Gib an, wie viele Zeilen des folgenden Materials das Wort „fence“ enthalten, und nenne nur diese Zahl. Groß- und Kleinschreibung sind dabei zu beachten.
/---
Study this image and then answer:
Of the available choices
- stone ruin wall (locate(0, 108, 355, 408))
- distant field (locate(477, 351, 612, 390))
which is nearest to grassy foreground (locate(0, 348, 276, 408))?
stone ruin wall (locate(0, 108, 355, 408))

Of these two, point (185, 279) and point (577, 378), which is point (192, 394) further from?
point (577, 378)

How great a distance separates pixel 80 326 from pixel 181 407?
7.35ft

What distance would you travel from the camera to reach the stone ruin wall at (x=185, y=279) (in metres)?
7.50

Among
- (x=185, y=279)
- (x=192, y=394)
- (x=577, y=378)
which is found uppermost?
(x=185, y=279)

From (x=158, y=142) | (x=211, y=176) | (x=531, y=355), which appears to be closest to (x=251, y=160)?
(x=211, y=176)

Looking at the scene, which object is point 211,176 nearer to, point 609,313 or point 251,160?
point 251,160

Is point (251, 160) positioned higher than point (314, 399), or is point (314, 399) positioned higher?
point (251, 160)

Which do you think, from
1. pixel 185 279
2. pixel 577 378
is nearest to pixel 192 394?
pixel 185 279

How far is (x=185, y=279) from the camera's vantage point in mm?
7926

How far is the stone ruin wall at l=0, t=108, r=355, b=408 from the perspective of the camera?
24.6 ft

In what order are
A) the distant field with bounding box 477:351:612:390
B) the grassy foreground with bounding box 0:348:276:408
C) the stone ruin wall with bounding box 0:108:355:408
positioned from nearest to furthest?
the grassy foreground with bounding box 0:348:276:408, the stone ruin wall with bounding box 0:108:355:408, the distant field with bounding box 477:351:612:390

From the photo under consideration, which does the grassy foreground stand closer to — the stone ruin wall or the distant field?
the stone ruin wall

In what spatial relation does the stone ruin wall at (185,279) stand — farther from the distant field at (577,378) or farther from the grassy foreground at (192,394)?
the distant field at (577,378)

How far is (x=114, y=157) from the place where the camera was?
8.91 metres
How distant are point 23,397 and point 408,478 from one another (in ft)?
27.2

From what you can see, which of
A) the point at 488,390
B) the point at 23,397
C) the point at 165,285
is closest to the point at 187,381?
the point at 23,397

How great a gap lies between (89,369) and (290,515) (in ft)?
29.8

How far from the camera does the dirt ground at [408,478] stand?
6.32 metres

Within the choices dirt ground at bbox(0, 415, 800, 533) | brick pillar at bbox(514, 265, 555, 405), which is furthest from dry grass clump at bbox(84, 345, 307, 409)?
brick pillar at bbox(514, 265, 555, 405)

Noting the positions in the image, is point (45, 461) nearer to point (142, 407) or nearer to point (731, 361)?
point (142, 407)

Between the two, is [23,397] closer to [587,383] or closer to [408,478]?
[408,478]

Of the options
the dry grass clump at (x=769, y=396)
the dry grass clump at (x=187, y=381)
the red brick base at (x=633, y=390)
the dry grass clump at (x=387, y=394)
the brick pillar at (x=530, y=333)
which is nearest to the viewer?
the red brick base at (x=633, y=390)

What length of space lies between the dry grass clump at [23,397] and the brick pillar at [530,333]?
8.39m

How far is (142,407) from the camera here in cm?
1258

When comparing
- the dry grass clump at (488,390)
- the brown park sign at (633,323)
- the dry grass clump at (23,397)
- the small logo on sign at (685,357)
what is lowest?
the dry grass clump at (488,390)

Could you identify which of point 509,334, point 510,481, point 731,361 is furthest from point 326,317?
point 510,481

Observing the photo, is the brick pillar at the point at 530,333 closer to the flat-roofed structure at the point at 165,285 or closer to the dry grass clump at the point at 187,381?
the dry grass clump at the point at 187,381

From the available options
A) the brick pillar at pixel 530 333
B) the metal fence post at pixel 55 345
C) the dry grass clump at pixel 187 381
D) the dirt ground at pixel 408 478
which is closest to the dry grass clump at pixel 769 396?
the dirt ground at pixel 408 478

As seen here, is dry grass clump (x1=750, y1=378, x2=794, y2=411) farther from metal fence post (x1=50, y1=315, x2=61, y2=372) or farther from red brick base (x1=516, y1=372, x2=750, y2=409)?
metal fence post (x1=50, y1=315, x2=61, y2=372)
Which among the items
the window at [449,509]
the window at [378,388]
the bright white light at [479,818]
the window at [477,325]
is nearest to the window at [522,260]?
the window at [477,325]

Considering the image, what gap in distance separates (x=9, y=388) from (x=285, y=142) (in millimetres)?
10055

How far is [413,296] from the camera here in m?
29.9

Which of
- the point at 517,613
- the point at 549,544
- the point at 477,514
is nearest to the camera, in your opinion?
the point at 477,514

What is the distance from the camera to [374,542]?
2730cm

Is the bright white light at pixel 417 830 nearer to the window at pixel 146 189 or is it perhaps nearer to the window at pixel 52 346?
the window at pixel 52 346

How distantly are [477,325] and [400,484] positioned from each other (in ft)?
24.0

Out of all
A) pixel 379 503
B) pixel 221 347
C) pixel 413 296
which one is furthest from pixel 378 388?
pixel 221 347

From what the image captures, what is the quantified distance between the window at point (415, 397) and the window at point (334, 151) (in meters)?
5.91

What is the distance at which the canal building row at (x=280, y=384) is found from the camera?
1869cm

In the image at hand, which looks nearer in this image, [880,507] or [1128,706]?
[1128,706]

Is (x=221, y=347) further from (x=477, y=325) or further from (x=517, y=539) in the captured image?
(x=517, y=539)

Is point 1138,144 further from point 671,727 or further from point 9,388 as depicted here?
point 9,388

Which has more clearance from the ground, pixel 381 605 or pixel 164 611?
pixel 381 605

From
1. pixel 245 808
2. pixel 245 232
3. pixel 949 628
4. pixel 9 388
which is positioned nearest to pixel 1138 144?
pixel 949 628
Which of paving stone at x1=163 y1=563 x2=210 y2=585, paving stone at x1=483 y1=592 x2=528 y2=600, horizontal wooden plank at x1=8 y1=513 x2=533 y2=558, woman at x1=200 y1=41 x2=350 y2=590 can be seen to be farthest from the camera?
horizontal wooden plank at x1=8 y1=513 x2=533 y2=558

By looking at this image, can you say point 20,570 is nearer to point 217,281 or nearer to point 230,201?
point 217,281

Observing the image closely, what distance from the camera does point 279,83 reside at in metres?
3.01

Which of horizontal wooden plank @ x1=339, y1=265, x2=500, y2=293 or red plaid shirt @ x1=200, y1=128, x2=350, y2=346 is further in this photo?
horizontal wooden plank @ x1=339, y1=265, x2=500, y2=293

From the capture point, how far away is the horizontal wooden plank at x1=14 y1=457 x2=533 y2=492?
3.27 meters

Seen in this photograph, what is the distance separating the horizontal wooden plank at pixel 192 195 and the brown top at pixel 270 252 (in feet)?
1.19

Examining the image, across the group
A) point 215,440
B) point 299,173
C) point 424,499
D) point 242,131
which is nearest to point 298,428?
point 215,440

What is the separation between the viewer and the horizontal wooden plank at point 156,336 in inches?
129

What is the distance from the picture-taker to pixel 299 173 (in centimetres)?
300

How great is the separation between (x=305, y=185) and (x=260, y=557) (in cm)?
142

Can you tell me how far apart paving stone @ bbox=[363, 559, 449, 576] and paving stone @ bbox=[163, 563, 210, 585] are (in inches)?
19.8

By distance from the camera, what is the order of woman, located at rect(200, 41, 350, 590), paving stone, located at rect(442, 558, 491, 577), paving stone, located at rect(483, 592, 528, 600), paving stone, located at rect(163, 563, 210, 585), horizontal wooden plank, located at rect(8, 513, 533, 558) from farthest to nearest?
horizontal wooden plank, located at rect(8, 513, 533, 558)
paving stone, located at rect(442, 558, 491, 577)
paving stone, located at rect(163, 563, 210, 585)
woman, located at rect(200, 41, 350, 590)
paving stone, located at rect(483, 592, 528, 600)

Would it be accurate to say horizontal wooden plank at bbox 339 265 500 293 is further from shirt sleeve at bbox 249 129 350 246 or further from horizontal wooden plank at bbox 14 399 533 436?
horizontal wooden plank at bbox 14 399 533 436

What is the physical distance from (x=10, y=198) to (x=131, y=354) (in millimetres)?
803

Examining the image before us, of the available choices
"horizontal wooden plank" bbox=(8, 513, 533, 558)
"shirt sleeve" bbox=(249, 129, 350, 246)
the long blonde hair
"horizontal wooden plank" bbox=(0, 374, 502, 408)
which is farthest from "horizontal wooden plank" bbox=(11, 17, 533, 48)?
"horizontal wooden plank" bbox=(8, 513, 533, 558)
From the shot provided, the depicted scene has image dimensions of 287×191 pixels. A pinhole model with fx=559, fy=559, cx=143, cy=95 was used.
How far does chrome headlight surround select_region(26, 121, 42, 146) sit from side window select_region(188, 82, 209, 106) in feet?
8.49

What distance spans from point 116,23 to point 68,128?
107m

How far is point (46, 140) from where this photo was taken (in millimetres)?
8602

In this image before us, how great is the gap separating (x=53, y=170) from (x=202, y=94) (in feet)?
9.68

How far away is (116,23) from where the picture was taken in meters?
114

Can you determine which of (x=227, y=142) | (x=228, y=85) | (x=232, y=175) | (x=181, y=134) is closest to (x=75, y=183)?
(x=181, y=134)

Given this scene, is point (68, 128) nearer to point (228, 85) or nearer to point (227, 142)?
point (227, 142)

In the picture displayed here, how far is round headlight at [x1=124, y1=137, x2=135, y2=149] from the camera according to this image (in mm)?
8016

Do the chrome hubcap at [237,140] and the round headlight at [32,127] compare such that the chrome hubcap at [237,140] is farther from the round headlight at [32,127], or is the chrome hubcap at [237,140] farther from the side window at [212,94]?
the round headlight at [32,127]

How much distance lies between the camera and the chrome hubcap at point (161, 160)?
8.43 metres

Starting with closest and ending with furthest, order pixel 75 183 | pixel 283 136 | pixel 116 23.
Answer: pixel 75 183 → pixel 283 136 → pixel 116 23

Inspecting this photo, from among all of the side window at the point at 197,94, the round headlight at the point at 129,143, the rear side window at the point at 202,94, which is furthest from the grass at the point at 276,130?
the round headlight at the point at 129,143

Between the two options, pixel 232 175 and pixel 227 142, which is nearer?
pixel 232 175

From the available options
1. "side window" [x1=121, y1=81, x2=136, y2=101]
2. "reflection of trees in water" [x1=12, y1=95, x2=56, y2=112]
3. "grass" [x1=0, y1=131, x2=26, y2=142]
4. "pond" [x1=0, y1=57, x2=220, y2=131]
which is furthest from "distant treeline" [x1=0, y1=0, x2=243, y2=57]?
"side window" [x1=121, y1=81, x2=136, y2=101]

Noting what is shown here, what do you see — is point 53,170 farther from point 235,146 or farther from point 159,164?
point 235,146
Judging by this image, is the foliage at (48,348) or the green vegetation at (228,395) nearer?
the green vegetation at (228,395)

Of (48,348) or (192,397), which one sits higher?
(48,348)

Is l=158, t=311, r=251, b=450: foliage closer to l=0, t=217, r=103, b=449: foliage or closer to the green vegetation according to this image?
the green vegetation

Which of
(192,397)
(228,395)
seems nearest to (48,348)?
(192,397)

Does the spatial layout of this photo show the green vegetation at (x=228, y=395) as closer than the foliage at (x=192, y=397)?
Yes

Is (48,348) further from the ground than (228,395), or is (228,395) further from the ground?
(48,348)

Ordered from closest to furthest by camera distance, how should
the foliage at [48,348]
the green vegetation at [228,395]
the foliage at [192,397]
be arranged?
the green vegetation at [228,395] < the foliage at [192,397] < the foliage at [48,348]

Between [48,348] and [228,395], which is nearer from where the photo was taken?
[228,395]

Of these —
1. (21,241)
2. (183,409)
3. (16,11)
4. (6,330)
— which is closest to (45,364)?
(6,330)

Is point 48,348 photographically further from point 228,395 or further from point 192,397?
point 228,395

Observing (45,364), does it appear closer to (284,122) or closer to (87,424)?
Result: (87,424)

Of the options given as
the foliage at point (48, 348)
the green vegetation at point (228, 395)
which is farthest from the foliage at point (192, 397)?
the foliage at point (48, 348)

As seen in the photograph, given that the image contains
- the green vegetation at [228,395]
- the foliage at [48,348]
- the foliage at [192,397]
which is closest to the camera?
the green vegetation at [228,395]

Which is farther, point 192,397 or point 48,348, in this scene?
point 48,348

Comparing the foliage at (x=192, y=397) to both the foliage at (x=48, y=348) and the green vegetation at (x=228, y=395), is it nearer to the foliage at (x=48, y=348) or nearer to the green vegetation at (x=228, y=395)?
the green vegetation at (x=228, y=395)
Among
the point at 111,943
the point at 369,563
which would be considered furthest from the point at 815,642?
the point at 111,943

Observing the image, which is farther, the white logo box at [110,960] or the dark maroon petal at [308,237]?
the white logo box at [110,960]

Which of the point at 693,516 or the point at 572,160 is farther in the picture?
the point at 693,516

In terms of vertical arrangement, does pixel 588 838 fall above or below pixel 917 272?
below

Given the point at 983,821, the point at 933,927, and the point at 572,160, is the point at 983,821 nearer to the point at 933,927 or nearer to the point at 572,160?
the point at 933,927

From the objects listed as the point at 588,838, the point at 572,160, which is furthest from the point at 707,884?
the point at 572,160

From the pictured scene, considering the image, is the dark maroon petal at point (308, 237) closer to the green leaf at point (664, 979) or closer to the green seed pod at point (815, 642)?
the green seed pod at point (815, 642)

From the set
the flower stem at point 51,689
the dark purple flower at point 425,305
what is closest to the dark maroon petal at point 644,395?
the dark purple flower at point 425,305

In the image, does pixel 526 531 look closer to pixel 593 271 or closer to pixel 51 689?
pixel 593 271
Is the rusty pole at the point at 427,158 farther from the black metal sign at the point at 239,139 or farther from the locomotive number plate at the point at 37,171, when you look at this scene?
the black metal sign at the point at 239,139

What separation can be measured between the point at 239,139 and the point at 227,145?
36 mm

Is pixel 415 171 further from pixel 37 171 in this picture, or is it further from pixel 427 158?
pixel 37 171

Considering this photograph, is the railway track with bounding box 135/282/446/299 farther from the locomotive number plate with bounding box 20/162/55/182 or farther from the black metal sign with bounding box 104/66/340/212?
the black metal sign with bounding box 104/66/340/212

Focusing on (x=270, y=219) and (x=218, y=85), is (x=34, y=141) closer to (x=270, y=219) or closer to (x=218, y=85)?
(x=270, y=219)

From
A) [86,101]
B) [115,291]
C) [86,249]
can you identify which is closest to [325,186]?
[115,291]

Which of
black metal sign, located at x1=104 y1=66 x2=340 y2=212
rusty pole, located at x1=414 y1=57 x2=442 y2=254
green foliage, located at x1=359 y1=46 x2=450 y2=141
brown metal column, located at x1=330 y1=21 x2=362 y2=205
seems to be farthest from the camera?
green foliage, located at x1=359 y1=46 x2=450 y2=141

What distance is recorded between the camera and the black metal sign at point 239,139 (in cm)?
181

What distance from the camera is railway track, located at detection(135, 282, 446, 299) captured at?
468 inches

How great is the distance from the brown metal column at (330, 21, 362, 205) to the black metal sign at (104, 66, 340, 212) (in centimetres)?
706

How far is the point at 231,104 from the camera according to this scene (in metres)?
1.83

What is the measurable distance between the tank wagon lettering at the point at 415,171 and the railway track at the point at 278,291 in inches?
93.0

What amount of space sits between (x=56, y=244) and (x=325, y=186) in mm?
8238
\---
» **LÖSUNG**:
3